The original entrance to the Delft Theatre was on Washington Street where from the ticket booth you walked up a long sloping floor to another door where your tickets were collected. This large room is now the top floor theatre. When this section was remodeled, a Chinese painting was discovered from the theatre’s early days. It has now been preserved and graces this individual room. The stairs to reach this top room were initially the stairs down to the concession stands on the left wall, and the giant theatre was on the left. In the back of the main theatre was a low wall, so if you got up from your seat to go to the bathroom, you could still watch the movie as you walked past the concession stand, or if you waited for your popcorn.

Despite the magic of going to the Delft Theatre, the bathrooms were another story. You had to go down into the basement, where a sort of lobby existed which had off it the dirty smelly bathrooms with old looking plumbing. The lobby always seemed to be filled with high school and college students who were smoking, a scary experience for little kids—especially in those days when parents thought nothing of sending their children to the bathroom on their own—but despite scary smoking college students, children were safe in the Delft Theatre. Today the main lobby and concession stands are where the restrooms once were located.
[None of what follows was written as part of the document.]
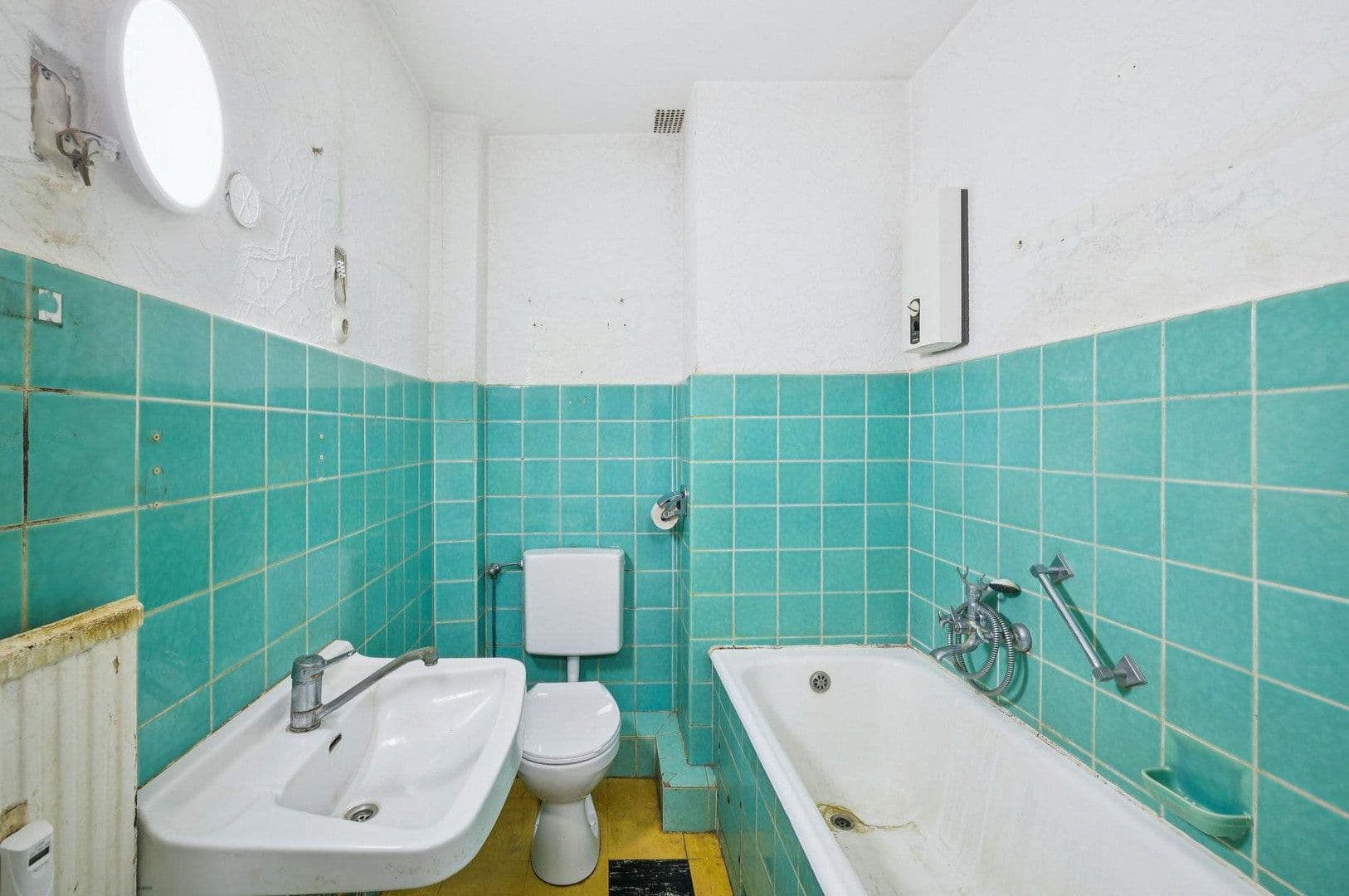 Prodej bytu 3+1 61 m², Hamburg, Hamburg Prodej bytu 3+1 61 m², Hamburg, Hamburg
The interior of the main theatre room in the old days is accurate as described in Superior Heritage. I could not even begin to list all the movies I watched there, but I do remember the very first one. It was a few days before Christmas 1974 and I was three years old. My family had just moved into our new house in Stonegate by the Crossroads, and my dad took me to the movie so my mom could focus on unpacking. The movie was terrible—it was a Christmas film with Santa Claus being chased by the Devil who was out to stop him from delivering presents; in one scene, the Devil moved a chimney so Santa could not get inside a house and in another Santa had to climb a tree to escape an angry, barking dog. I’ve never been able to find out the name of this movie—nor am I surprised it’s never been released on video. It wasn’t fit viewing for a three year old.

Other early films I remember seeing at the Delft were the Disney cartoons—Pinocchio, Peter Pan, and Snow White. By middle school, my brother and I could go on our own—my mom would drop us off at the Saturday matinees to attend the same films Chad and John attend in Superior Heritage.

I miss the Delft’s giant screen and reasonable prices for candy at the concession stand, but I think Marquette residents will agree with me that even with five screens, we are happy the Delft is still there with its marquee brightly lit to make Washington Street distinct. Long may the movie magic live on.